Cuore e aritmie: colpa di 11 geni
I nostri geni sono in grado di influenzare le pulsazioni cardiache e produrre effetti sul ritmo del cuore. La certezza è arrivata a conclusione di uno studio che ha coinvolto 213 centri di ricerca in tutto il mondo. Anche l’Università degli Studi di Sassari ha contribuito a questo sforzo collettivo, coordinato dal Mount Sinai Hospital di New York, attraverso l’impegno del professor Nicola Glorioso, Ordinario di Medicina interna, direttore della Scuola di specializzazione in Medicina d’Emergenza-Urgenza nell’Ateneo di Sassari e responsabile del “Programma Aziendale Ipertensione Arteriosa e Malattie Correlate” della Azienda Ospedaliera Universitaria (AOU) di Sassari.
“Abbiamo scoperto che i geni influenzano sia la frequenza dei battiti cardiaci, sia la conduzione dello stimolo elettrico che fa contrarre il cuore, sia le alterazioni del ritmo cardiaco. Di queste ultime, la più diffusa è la fibrillazione atriale, una patologia cardiaca che fa battere il cuore disordinatamente, a volte con frequenza anche molto alta e che, oltre ad essere molto fastidiosa, comporta, se non curata adeguatamente, un alto rischio di danni gravi ai nostri organi più importanti”, spiega il professor Glorioso. Nell’ambito del programma “Ipertensione arteriosa e malattie correlate” dell’Azienda ospedaliero-universitaria di Sassari, i cardiologi Nicola Glorioso, Giuseppe Argiolas e Chiara Troffa hanno lavorato alla ricerca per cinque anni, attraverso il campionamento di migliaia di individui, sia sani sia affetti da patologie cardiache.

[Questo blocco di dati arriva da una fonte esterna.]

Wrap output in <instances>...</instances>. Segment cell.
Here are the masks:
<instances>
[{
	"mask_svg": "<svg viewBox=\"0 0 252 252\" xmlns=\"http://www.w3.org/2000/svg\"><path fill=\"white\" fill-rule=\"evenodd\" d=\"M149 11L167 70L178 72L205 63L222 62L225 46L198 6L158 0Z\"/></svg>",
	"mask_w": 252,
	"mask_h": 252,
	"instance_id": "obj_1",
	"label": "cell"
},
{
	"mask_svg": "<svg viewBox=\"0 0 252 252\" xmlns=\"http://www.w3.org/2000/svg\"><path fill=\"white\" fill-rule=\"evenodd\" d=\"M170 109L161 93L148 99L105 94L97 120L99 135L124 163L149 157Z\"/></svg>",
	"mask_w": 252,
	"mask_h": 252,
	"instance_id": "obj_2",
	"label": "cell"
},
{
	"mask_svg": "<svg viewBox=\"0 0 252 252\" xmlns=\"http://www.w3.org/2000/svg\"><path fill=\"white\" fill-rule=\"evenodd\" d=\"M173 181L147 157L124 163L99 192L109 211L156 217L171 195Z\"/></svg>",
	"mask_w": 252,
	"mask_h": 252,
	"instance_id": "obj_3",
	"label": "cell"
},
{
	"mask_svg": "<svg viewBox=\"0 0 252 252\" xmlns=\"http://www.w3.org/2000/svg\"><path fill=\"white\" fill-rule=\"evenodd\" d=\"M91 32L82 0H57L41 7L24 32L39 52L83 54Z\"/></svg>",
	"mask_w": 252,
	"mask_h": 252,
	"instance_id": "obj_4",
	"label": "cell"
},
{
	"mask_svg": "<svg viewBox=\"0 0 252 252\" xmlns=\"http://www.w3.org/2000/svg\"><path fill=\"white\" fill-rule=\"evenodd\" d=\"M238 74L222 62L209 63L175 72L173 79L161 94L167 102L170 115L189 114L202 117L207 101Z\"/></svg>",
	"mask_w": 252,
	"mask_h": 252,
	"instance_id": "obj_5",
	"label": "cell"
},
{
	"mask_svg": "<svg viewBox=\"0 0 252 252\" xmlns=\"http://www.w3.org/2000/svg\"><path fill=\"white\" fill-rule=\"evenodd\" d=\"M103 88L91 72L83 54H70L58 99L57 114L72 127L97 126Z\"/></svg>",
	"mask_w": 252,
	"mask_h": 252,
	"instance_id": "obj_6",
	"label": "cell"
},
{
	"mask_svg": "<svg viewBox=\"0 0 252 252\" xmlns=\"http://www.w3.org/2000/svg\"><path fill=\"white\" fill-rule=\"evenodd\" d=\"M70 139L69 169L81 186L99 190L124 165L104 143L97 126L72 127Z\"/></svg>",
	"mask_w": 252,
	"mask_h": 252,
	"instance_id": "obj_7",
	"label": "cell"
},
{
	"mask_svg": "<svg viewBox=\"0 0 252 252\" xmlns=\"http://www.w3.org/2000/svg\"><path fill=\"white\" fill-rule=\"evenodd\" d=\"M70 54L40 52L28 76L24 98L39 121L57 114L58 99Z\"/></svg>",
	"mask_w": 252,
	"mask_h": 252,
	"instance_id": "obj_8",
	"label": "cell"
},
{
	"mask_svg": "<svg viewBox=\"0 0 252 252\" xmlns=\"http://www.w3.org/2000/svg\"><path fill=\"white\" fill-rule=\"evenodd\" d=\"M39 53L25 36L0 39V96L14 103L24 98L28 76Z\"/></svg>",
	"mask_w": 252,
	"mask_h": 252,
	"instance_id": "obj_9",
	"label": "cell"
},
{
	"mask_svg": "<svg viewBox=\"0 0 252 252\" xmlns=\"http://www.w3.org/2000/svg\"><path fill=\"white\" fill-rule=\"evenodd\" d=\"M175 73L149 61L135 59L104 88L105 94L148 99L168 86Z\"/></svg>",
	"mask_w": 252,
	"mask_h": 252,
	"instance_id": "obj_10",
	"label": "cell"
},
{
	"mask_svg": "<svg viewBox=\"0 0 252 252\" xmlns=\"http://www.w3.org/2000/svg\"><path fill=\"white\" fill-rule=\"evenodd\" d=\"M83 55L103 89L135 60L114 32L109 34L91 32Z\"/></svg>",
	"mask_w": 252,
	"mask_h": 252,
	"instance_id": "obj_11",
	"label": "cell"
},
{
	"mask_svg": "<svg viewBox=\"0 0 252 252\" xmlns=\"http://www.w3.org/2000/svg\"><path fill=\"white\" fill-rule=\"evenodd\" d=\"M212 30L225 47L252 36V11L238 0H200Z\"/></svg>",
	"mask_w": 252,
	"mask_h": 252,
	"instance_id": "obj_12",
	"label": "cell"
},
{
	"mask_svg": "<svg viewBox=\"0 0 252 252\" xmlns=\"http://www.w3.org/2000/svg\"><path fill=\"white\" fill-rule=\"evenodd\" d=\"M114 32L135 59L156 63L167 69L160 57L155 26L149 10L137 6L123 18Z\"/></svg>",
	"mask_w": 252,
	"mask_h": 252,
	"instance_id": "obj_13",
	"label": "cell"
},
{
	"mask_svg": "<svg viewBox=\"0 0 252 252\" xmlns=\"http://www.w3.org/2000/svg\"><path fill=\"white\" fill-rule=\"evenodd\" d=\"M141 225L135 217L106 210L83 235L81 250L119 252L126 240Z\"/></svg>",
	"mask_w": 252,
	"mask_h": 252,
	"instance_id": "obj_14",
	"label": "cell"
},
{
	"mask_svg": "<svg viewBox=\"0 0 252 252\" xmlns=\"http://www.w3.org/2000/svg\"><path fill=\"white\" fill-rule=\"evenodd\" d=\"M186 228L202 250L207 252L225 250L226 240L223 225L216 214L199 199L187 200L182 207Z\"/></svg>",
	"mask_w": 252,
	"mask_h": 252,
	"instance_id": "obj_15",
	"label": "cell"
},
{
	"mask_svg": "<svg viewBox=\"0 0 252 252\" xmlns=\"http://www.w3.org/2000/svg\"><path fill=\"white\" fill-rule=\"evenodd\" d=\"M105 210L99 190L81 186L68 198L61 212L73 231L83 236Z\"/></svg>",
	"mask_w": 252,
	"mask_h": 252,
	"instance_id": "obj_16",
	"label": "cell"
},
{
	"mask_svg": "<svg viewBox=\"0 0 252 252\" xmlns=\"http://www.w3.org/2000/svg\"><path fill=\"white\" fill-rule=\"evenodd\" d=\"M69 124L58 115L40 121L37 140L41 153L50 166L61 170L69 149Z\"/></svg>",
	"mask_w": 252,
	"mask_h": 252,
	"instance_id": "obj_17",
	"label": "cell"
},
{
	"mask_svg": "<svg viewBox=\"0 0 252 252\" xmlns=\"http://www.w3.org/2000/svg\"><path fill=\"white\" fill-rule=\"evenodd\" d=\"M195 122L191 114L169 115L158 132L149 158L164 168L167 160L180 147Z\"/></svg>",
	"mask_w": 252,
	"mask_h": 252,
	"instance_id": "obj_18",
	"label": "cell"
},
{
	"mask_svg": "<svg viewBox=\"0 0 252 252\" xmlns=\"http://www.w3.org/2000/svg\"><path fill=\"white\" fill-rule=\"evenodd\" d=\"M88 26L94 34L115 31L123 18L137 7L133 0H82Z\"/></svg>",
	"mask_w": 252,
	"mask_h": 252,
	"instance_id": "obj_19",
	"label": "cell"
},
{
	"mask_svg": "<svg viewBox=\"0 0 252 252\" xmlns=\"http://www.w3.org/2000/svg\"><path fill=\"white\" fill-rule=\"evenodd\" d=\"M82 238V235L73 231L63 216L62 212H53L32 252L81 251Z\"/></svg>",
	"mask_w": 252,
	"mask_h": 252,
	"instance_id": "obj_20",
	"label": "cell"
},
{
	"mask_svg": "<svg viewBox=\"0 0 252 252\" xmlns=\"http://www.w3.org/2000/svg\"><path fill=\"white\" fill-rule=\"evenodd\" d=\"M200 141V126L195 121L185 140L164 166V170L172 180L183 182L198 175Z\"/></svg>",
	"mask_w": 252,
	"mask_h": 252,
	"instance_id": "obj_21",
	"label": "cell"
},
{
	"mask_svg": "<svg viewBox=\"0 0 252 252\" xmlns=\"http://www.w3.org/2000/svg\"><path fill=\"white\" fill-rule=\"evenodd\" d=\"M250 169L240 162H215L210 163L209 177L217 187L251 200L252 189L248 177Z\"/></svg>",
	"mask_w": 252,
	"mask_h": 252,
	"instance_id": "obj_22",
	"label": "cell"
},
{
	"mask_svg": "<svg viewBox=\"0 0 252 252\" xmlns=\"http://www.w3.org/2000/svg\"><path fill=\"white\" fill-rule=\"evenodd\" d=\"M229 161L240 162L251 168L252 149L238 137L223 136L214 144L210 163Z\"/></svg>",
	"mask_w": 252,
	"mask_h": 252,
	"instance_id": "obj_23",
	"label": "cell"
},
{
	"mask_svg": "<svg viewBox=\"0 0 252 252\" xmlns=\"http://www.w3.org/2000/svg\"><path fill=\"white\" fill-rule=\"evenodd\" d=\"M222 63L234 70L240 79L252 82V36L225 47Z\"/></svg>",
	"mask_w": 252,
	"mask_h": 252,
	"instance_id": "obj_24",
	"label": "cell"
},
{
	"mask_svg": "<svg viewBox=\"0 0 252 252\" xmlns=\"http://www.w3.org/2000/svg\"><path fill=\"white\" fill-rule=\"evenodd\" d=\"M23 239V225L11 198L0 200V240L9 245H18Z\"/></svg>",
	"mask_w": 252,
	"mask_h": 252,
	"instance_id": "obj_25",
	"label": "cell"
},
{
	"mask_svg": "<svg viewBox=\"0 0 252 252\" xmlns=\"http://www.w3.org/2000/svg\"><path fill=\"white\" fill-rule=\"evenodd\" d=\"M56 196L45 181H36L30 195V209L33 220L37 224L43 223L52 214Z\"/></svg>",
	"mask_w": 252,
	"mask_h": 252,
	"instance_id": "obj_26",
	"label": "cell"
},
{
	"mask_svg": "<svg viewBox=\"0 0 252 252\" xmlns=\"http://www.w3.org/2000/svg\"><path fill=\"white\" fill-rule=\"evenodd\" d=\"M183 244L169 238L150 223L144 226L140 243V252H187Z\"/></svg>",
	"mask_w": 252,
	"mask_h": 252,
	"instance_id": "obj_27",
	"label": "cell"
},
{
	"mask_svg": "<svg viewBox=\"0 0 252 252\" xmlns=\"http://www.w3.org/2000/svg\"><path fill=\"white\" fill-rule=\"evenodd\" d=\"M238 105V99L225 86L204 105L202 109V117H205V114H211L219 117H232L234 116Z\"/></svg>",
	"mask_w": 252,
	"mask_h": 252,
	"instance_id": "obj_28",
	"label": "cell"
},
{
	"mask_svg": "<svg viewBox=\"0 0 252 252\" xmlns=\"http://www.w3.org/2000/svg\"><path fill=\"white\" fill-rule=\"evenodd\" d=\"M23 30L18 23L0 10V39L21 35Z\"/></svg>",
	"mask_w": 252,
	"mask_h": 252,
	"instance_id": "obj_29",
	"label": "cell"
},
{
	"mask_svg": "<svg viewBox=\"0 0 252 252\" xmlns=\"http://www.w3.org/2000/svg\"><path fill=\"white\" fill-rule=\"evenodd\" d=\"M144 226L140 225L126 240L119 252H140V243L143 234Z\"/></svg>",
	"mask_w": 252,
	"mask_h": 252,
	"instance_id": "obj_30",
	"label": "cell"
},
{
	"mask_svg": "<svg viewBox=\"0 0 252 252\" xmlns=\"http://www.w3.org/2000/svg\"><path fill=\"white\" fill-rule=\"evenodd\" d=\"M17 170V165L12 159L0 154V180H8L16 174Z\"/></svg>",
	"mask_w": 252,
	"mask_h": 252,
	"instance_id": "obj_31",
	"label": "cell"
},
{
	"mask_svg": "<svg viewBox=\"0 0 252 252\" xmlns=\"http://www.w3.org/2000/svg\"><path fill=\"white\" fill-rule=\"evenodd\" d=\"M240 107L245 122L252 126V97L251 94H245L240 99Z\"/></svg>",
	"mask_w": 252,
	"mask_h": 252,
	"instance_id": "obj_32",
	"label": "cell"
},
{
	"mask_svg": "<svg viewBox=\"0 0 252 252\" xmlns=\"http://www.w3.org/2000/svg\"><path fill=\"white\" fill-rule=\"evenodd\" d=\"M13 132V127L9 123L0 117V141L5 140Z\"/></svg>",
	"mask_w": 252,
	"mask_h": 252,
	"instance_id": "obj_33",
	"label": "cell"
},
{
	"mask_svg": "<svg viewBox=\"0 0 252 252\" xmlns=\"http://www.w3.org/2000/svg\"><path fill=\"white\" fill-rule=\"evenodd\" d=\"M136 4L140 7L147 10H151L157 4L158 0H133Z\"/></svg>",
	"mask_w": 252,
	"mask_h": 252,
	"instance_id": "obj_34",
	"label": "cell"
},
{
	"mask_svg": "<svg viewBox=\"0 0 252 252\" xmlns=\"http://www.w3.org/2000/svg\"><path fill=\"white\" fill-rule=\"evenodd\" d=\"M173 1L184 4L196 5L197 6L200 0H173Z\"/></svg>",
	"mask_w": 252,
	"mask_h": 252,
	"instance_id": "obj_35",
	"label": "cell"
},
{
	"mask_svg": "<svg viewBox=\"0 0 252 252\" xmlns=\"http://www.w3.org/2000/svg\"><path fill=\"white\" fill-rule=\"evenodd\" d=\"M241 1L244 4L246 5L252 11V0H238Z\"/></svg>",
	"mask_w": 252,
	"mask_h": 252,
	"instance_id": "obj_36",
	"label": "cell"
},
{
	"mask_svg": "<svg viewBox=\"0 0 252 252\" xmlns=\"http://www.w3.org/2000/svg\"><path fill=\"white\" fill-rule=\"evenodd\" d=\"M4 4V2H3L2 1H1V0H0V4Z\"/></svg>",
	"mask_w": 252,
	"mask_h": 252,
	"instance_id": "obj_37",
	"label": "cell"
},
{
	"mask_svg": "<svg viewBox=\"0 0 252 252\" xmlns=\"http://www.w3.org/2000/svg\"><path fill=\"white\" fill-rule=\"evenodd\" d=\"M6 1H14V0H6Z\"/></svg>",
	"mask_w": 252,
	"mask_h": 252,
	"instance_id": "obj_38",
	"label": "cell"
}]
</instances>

In tutto, sommando l’attività dei diversi centri coinvolti, sono state sottoposte ad analisi più di 180mila persone.
“Abbiamo valutato un milione di “marcatori genetici” su tutti i cromosomi lungo tutto il genoma per ogni individuo, identificando 11 gruppi di geni che si associano alla regolazione della frequenza cardiaca e, attraverso di essa, alla produzione di varie malattie del ritmo cardiaco”. Questi dati, verificati su modelli sperimentali animali, aprono nuovi scenari anche di tipo terapeutico nel campo della farmacogenomica cardiovascolare: l’identificazione della base genetica della malattia, infatti, potrebbe consentire la formulazione di nuovi farmaci antiaritmici specifici, più efficaci e che presentino al contempo meno effetti collaterali. “Si tratta di informazioni che necessitano sicuramente di ulteriori studi e approfondimenti. Oggi viene curata con rimedi non mirati e non ideali per il singolo paziente, con risultati molte volte del tutto deludenti. In pratica, i farmaci contro la fibrillazione atriale comunemente utilizzati hanno più che altro un effetto palliativo. Ma il futuro potrebbe essere diverso dato che la conoscenza di una possibile base genetica per le malattie del ritmo cardiaco, fibrillazione atriale inclusa, e la conseguente migliore conoscenza dei meccanismi che le regolano permetteranno la creazione di nuovi farmaci più efficaci e meno fastidiosi.